Israel's six-week onslaught has killed at least 13,300 Palestinians, including 5,600 children targeting schools, refugee camps, hospitals, and refugee camps.
Around 45 percent of the territory’s housing units have been partially or completely destroyed, while Israel has demanded that Palestinians in the north evacuate to southern Gaza, displacing over a million people and sparking fears of a second Nakba.
In an essay published in The New Yorker on 20 October, Abu Toha wrote about his experiences being evacuating from Beit Lahia to the Jabalia refugee camp and his return home. He wrote of the "shocking scenes" he witnessed, caused by Israeli shelling and bombing.
In a Facebook post six days ago, Abu Toha said: "We don't have access to food or clean water. Winter is coming and we don't have enough clothes. Kids are suffering, we are suffering."
"Who can stop this? Please stop it now," he further expressed.
Update on Mosab Abu Toha: he was kidnapped - not arrested - as he was traveling along the so-called “safe passage” to get to the south. Israel has bombed all parts of Gaza - not just the north.
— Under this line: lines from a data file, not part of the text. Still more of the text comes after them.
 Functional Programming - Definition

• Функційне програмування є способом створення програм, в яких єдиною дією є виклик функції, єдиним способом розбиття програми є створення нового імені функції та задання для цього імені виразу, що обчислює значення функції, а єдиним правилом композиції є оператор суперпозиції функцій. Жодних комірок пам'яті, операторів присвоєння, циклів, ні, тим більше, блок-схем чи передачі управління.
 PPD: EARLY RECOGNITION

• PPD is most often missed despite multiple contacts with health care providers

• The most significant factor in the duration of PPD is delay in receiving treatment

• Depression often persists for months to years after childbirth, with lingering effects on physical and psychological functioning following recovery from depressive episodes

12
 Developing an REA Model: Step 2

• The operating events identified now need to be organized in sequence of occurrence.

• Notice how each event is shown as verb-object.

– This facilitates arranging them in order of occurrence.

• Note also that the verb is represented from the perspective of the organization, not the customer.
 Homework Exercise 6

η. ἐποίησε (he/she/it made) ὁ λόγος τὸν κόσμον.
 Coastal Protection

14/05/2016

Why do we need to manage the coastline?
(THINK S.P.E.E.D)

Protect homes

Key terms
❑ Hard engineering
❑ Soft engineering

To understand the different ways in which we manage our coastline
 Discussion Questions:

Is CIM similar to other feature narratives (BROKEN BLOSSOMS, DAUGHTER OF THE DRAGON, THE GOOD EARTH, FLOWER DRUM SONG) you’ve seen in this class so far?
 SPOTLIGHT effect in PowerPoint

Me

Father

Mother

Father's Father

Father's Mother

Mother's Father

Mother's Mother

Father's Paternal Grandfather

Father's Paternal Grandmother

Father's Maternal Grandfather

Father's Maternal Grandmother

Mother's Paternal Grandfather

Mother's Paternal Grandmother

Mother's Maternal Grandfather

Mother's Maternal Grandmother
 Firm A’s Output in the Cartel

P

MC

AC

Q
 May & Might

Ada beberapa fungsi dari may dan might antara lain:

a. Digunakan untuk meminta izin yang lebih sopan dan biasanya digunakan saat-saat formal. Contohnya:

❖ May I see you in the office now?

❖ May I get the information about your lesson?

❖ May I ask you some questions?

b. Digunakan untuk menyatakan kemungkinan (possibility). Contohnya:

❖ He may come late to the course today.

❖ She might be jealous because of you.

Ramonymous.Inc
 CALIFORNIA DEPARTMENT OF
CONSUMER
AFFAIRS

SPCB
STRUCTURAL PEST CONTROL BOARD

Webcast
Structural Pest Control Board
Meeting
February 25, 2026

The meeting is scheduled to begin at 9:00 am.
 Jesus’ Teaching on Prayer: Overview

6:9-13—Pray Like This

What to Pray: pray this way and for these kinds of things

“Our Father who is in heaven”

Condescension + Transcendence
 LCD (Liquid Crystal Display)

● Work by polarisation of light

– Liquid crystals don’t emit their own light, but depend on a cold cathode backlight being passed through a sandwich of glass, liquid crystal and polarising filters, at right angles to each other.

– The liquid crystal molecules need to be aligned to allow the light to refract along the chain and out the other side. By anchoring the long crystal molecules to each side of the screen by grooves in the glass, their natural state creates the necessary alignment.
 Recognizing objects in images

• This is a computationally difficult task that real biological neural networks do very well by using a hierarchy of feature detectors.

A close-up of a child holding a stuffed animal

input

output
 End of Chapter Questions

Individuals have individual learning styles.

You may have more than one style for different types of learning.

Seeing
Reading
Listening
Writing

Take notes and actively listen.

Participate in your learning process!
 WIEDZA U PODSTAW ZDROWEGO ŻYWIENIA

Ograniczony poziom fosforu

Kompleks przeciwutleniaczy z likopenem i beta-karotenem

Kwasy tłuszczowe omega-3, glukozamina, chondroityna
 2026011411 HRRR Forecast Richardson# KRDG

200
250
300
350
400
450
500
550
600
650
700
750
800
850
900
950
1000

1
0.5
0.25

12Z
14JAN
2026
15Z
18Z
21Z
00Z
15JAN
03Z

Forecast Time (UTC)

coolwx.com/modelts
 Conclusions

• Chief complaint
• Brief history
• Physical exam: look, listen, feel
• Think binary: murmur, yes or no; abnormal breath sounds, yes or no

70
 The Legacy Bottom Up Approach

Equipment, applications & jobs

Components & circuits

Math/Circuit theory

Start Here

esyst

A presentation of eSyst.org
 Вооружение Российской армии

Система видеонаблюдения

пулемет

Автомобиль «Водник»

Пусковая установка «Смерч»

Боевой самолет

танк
He was kidnapped along with hundreds of others - men and women - according to his…— Diana Buttu (@dianabuttu) November 21, 2023
PEN International, an NGO devoted to freedom of expression, stressed it was "deeply concerned about Abu Toha's arrest, and demanded to know his whereabouts and the reasons for his detention", in a statement on X.
Fellow writers and activists have also expressed concern about Abu Toha's detention, urging foreign governments to pressure Israel to secure the writer's release.
Last year, Abu Toha published a collection of poems titled 'Things You May Find Hidden in My Ear', describing life under Israeli blockade.
The Gazan writer is also the founder of the territory’s first-ever English-language library, named after Palestinian writer and academic Edward Said, as well as the winner of the Palestine Book award and the American Book award.